We assist tribes in developing and enforcing tribal tax laws in the exercise of their sovereignty. Many tribes have determined that their sovereign interests in this area are best advanced through intergovernmental tax agreements – and we have assisted many tribes in negotiating and implementing such tax agreements. We also defend challenges to tribal taxing authority and provide legal representation regarding collection of tribal taxes.
Tribes and their properly structured business enterprises are not subject to federal income tax and qualify for certain other benefits under federal tax laws, providing significant planning opportunities. Tribes have federal tax reporting and withholding obligations concerning employees, vendors, and customers, particularly for gaming operations. Also, the manner in which tribal programs and payments to members are structured affects whether those benefits are taxed and at which rate.
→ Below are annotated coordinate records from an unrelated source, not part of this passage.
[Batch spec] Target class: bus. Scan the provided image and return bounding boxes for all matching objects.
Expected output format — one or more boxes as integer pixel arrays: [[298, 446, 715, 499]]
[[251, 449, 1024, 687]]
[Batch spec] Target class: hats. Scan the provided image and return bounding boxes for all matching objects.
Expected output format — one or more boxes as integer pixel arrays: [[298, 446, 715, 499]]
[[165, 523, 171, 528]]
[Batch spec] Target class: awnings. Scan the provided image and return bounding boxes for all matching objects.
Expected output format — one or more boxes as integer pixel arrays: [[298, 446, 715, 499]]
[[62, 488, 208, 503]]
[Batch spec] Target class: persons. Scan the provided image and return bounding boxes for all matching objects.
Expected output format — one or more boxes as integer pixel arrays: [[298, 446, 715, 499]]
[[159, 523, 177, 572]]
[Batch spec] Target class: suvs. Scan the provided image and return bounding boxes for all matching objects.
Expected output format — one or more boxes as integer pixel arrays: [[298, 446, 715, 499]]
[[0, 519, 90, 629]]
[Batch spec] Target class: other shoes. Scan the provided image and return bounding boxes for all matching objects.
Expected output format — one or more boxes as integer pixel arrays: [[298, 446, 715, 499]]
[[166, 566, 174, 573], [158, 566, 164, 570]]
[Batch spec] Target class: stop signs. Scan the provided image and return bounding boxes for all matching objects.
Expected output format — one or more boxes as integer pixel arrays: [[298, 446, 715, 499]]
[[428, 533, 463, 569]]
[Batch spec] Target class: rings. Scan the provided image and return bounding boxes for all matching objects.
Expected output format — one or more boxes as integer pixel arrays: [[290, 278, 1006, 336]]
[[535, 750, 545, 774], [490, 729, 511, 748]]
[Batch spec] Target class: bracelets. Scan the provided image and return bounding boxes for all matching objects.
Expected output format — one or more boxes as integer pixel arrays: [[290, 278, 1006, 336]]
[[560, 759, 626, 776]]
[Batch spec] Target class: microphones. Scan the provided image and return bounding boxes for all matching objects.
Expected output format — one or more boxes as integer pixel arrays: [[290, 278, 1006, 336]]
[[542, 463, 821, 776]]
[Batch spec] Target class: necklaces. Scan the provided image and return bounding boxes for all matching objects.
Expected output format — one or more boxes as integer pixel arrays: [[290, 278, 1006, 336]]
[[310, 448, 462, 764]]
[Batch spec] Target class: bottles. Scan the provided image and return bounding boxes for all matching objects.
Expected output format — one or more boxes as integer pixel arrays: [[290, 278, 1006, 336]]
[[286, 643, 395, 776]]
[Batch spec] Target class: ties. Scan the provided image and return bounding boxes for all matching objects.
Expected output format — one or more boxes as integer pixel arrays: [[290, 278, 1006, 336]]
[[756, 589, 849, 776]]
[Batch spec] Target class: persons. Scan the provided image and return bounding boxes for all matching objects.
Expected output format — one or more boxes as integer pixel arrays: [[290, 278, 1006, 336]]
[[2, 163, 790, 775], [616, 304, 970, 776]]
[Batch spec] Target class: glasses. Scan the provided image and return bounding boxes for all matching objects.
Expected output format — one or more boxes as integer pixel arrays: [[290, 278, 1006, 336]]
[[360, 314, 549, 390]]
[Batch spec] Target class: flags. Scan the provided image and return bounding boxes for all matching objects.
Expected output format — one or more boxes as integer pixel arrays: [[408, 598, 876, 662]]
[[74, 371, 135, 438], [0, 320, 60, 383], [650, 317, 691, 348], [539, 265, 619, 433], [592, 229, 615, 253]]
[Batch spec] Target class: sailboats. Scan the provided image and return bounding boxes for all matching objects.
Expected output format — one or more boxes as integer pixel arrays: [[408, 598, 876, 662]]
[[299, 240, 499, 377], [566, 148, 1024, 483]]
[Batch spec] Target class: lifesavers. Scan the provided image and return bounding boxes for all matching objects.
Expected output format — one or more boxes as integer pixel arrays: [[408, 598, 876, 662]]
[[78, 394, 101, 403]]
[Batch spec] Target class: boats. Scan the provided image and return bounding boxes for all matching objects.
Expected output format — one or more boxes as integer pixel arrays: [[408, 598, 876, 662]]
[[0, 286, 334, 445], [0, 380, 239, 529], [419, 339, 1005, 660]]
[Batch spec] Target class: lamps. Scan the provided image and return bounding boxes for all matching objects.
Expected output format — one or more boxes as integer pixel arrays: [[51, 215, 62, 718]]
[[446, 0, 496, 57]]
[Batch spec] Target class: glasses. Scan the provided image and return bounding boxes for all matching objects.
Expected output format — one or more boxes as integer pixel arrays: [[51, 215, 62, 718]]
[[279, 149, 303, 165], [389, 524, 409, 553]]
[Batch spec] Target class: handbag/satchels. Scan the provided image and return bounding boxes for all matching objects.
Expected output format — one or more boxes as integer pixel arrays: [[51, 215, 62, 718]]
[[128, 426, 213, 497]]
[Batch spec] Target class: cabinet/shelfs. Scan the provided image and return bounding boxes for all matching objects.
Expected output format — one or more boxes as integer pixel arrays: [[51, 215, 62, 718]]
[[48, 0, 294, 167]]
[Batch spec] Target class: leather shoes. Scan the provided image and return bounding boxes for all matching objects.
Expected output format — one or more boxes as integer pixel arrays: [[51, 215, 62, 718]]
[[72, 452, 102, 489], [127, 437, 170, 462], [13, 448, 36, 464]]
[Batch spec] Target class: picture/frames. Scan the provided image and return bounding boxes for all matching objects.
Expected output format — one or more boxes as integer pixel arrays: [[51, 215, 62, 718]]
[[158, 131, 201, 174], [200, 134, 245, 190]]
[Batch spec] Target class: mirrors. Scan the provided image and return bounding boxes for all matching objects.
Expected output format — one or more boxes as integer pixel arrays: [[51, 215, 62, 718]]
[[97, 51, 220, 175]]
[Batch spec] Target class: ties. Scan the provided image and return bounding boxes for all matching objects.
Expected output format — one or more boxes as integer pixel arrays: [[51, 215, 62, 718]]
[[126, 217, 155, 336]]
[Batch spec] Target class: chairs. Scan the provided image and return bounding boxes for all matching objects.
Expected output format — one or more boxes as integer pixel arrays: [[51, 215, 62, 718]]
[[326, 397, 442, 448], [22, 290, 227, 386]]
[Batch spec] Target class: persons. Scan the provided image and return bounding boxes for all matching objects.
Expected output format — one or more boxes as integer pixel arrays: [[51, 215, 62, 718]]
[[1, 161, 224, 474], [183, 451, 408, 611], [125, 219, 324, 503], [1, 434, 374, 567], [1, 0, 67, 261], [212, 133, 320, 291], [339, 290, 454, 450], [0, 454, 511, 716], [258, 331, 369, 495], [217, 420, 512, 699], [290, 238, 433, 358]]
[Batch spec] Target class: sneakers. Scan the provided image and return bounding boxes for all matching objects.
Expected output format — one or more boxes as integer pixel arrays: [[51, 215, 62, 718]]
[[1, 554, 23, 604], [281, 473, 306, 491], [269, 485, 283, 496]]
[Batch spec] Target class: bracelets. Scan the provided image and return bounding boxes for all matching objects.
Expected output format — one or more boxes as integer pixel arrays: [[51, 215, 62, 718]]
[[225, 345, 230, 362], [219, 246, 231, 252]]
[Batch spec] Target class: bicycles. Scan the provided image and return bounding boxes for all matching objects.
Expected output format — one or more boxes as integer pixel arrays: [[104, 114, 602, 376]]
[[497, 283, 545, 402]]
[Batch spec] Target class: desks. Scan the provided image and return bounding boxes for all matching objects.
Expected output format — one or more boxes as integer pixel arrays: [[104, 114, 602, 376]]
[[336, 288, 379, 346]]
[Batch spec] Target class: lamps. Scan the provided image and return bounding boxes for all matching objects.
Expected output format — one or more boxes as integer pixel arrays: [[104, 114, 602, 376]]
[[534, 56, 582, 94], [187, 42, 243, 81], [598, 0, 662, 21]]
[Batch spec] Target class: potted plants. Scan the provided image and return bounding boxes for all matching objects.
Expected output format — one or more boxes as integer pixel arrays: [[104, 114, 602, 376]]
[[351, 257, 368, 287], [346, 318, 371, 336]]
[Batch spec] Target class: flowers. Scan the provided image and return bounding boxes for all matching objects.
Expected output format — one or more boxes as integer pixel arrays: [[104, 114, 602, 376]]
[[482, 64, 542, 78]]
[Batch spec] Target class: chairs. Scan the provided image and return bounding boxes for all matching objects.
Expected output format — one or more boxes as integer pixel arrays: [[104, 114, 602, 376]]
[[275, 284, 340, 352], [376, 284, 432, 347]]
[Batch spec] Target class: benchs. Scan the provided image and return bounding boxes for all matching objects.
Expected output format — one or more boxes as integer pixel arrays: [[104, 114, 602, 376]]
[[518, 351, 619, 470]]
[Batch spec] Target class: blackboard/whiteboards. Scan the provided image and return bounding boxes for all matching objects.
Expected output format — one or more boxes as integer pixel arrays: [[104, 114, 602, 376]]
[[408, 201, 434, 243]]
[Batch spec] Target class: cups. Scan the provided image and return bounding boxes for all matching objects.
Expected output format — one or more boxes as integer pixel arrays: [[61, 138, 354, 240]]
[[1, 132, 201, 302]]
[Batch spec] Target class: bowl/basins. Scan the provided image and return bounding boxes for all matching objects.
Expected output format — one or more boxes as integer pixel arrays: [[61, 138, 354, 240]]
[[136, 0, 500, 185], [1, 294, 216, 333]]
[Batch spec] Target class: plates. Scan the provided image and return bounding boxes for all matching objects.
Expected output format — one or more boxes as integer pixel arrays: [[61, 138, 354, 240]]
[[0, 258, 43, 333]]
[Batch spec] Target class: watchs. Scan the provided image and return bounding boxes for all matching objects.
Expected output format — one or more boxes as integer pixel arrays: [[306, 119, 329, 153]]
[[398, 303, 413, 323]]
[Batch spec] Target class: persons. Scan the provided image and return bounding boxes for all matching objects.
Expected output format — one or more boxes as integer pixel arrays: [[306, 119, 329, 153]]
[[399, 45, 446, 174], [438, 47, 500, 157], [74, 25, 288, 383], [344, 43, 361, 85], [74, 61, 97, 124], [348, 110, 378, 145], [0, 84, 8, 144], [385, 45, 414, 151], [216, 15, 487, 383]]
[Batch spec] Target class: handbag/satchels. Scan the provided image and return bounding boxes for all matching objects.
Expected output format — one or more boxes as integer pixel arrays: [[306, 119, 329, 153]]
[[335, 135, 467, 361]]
We work with tribes to plan and execute transactions in all these areas in the best interest of the tribe and its members.
Tribes and their members have broad immunities from state taxes for transactions and business done on reservations, but face controversies regarding state authority to collect taxes on non-members within Indian country. We represent tribes in litigation (and negotiation) to prevent the unlawful imposition of state taxes. We also assist with tribal planning to maximize the business and economic opportunities provided by tribal immunities from state tax.
In addition, we work with tribes to help them make known to non-Indian partners the tax advantages of doing business with a tribe and to structure transactions for the greatest benefit of the tribe and its partner. We do not represent non-Indian entities doing business with tribes.
Finally, a part of our legislative practice is to protect Indian tax privileges and immunities, including advocating for tribal interests in connection with legislation such as the Tribal General Welfare Exclusion Act of 2014.